R Functions for Inference

In Lab 1, we learned that the form of an R function is:

function.name( arg.name=value, ... )

R has many built-in functions, including ones that conduct statistical inference (hypothesis tests and confidence intervals) on a given data set. In this lab, we'll explore two R functions for inference:

binom.test
prop.test

The first function conducts exact inference using a binomial distribution, whereas the second function uses the normal approximation to conduct inference. To see the arguments to these functions, look at their help files.

?binom.test
?prop.test

Binomial Inference: Hypothesis Testing

Charles Darwin did an experiment comparing the heights of cross- and self-pollinated plants (Zea Mays, or corn, to be precise; see "The effect of cross- and self-fertilization in the plant kingdom", 1876). Enter the data into your R session by copying and pasting the following:

Darwin <- structure(
      list(Pot = c(1, 1, 1, 2, 2, 2, 3, 3, 3, 3, 3, 4, 4, 4, 4),
       Crossed = c(23.5, 12, 21, 22, 19.125, 21.5, 22.125, 20.375, 
                   18.25, 21.625, 23.25, 21, 22.125, 23, 12), 
          Self = c(17.375, 20.375, 20, 20, 18.375, 18.625, 18.625, 
                   15.25, 16.5, 18, 16.25, 18, 12.75, 15.5, 18)), 
         .Names = c("Pot", "Crossed", "Self"), 
          class = "data.frame", 
       row.names = c("1", "2", "3", "4", "5", "6", "7", "8", "9", "10", 
                      "11", "12", "13", "14", "15"))

Remember - to look at an object just enter its name: Darwin. The resulting data table should look like this:

       Pot Crossed   Self 
     1   1  23.500 17.375
     2   1  12.000 20.375
     3   1  21.000 20.000
     4   2  22.000 20.000
     5   2  19.125 18.375
     6   2  21.500 18.625
     7   3  22.125 18.625
     8   3  20.375 15.250
     9   3  18.250 16.500
    10   3  21.625 18.000
    11   3  23.250 16.250
    12   4  21.000 18.000
    13   4  22.125 12.750
    14   4  23.000 15.500
    15   4  12.000 18.000

Darwin was interested in demonstrating that cross-pollinated plants were healthier than self-pollinated. The standard approach to questions like this one is to frame it as a hypothetical: if there were really no difference between the two groups, what would we expect to see?

To translate this into a question about the binomial distribution, start by converting the pairs of values above to Bernoulli trials. Call it a success (1) if the crossed plant is taller than the self-pollinated plant with which it is paired, and a failure (0) otherwise.

attach(Darwin)
X <- sum(Crossed > Self)

You should have 13 successes out of the 15 trials.
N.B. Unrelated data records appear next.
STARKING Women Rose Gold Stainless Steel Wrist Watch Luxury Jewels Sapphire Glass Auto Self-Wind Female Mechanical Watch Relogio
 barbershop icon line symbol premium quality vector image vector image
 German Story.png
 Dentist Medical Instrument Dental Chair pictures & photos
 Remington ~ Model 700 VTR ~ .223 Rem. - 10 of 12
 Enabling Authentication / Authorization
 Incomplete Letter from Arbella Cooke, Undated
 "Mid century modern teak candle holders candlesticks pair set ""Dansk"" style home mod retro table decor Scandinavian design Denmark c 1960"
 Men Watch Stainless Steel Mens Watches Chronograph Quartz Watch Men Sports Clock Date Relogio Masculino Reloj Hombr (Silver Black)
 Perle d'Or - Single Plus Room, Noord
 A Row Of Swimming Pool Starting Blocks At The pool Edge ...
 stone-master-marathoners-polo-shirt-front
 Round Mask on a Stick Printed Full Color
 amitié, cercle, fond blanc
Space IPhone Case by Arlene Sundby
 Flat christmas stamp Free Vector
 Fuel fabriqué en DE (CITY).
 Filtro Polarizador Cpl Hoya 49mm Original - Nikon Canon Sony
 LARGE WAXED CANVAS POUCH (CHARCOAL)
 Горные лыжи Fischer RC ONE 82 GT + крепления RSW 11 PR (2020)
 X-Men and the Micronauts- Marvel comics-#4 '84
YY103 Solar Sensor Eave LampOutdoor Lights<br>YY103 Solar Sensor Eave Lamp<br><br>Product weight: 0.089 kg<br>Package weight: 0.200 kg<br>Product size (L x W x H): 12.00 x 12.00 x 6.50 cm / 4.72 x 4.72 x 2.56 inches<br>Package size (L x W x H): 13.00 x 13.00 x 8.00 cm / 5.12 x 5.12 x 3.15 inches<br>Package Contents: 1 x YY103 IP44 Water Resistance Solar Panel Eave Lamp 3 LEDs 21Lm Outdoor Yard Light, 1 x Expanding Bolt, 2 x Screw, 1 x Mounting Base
Our hypothetical scenario, known as the null hypothesis, corresponds to the claim that the population proportion of 1's is 1/2. In other words, the cross-pollinated and self-pollinated plants are equally likely to be the taller of the two.

Assuming independence, we have a set of 15 Bernoulli trials, of which 13 were successes.

p-values

The p-value is an attempt to directly measure the improbability of an observed result, under the model of the null hypothesis. With Darwin's data, we could compute the probability of seeing exactly 13 successes in 15 trials if self-pollinated and cross-pollinated plants are equally likely to be taller:

dbinom(13,15,1/2)

However for a large number of trials, even the most likely outcome can be quite improbable. For example, try computing the probability of tossing 5000 heads in 10000 trials for a fair coin.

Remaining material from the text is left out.